Kaum ein dauerhaftes Lebensmittel ist heute noch ohne diese Zusatzstoffe denkbar. Ob im Joghurt besondere Bakterien eingerührt oder in Säften “gesunde“ Vitamine gesteckt werden, immer steht es dick auf den Verpackungen und dient vor allem Einen: der Verkaufsförderung (also auch der Gesundheit: der Gesundheit der Firmen). Stehen hingegen keine künstlichen Zusätze auf der Packung, so werden mit Sicherheit die natürlichen Inhaltsstoffe erwähnt – oder zumindest die Träger dieser Gesundmacher, die, etwa als Obst, Gemüse oder Kraut, längst nicht mehr nur dem Geschmack dienen. Sie stehen als Synonym für Gesundheit.
So verwundert es nicht, dass die (angebliche?) Wirkung zum Programm oder gar Namen wird. Zaubertrank, Fastenzeit, Spätsommerliebe, Wilder Fußball, Heiß und Innig, Dschungelfeuer, Grüner Frühling … um nur ein paar Beispiele zum Tee zu nennen.
Für mich als Kaffeetrinker fällt die Entscheidung noch leicht, doch bald wird es bestimmt auch beim Kaffee viel Auswahl geben. Mir fallen sofort einige Namen ein … wie: “Muntermacher“, “Magenfreund“, “Herzliebe“, “Einfach Wach“, “Herzklabaster“ … da brauche ich nicht einmal meine Fantasie großartig anstrengen.

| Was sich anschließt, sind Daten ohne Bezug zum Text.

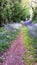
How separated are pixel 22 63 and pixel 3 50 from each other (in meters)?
2.50

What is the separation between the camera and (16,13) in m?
30.4

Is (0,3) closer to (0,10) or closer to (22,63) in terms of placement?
(0,10)

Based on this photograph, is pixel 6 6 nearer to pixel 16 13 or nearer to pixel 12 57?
pixel 16 13

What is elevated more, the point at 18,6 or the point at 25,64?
the point at 25,64

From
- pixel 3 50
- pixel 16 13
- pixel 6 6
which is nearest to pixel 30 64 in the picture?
pixel 3 50

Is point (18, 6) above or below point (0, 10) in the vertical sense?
Answer: below

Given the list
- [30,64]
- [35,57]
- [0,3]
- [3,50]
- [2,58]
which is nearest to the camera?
[30,64]

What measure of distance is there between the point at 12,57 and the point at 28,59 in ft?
2.86

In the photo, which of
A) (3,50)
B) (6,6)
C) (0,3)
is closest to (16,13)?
(6,6)

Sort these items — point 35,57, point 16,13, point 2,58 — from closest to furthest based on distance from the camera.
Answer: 1. point 35,57
2. point 2,58
3. point 16,13

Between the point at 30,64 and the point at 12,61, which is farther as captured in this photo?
the point at 12,61

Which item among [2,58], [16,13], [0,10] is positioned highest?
[2,58]

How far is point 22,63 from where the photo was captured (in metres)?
7.35

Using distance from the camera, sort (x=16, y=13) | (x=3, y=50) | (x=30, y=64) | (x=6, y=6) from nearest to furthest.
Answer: (x=30, y=64) < (x=3, y=50) < (x=6, y=6) < (x=16, y=13)
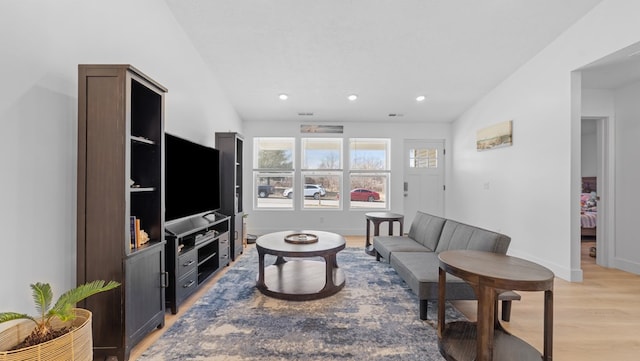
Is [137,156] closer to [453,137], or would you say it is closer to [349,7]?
[349,7]

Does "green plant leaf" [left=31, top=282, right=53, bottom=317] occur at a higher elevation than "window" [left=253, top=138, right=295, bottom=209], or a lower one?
lower

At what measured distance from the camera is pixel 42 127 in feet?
5.33

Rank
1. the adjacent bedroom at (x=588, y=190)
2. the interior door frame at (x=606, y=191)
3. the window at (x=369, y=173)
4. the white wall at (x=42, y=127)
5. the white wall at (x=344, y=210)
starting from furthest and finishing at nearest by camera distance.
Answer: the window at (x=369, y=173) < the white wall at (x=344, y=210) < the adjacent bedroom at (x=588, y=190) < the interior door frame at (x=606, y=191) < the white wall at (x=42, y=127)

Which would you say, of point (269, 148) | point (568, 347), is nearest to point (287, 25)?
point (269, 148)

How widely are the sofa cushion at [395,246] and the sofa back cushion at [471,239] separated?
0.83ft

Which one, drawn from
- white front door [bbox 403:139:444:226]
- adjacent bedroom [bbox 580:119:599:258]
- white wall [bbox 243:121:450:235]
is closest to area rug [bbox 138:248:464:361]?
white wall [bbox 243:121:450:235]

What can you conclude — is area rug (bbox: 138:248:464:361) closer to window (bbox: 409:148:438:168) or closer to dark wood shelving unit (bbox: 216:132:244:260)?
dark wood shelving unit (bbox: 216:132:244:260)

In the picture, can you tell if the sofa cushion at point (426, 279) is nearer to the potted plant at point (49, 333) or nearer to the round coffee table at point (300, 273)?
the round coffee table at point (300, 273)

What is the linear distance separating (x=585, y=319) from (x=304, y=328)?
2411 millimetres

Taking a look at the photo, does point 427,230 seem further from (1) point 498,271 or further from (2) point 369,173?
(2) point 369,173

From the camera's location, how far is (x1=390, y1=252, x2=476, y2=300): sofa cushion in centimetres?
216

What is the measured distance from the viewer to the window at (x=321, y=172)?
231 inches

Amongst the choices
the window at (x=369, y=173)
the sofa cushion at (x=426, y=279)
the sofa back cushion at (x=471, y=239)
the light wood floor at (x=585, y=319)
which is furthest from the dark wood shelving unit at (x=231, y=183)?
the sofa back cushion at (x=471, y=239)

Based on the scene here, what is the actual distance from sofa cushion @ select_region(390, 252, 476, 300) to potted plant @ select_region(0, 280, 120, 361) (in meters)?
2.17
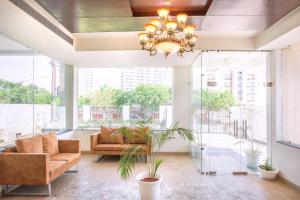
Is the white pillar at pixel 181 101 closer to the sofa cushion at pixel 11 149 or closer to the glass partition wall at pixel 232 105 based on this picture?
the glass partition wall at pixel 232 105

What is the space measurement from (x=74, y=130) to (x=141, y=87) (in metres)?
2.39

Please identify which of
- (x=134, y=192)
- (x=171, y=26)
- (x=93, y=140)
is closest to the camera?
(x=171, y=26)

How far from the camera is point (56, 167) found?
362 cm

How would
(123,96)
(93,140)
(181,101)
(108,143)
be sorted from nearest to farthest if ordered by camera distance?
(93,140), (108,143), (181,101), (123,96)

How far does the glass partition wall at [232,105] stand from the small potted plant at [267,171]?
1.08 ft

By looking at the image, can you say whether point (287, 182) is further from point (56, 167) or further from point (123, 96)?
point (123, 96)

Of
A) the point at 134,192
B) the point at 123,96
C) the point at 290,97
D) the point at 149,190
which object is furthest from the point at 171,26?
the point at 123,96

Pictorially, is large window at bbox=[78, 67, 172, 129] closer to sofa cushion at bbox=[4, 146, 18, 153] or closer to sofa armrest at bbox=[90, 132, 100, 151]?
sofa armrest at bbox=[90, 132, 100, 151]

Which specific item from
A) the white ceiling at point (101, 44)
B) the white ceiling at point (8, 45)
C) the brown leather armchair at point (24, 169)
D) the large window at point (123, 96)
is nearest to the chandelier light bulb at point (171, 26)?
the white ceiling at point (101, 44)

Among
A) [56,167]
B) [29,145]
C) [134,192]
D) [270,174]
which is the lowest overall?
[134,192]

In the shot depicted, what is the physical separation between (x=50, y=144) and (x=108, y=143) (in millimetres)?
1655

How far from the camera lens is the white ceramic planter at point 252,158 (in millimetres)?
4723

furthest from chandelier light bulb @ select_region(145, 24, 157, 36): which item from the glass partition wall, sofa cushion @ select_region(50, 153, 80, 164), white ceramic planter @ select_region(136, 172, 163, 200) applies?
sofa cushion @ select_region(50, 153, 80, 164)

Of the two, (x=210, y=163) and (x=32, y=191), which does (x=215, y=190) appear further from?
(x=32, y=191)
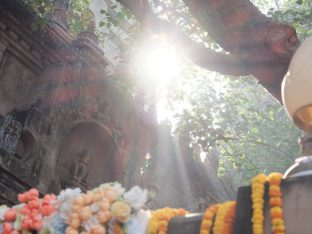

Neulich war ich einkaufen und stand plötzlich einem ziemlichen Problem gegenüber. Eine schier unüberschaubare Auswahl an Produkten, die mir alle ganz besondere Wirkungen offerierten und mir die Wahl sehr schwer machten.
Was sollte ich nehmen? – Mit Traube und Macadamianuss? Oder lieber mit Waldfrucht? Multivitamin? Granatapfel und Passionsblüten? Hibiskus, Ylang-Ylang und Vanille? Wildrosen? Jojoba und Aprikose? Kakao und Kokos? Brombeere, Avocado und Mango? Grüner Apfel und Kiwi?
Oder wie wär’s mit: Bier, blauer Lotus, Cognac, Teebaumöl, Meeresmineralien, Chrysantheme, Kümmel, Olive oder Bambusmilch?

Sehr verwirrend.

Wollte ich mit Mandarine, Lemongras und AloeVera Schwung bekommen?
Oder mit Kornblumen, Aloe Vera und Kirschbaumrinde Harmonie erreichen?
Oder doch lieber ein “Anti Hangover“, eine “Thai Massage“, einen “Pink Kiss“ oder “Kiss of Rose“ bekommen (beides ohne Zunge, denke ich), ins “Traumland“ driften, “Sunshine Reggae“ oder “Südseezauber“ genießen oder “snake peel“? … ähm …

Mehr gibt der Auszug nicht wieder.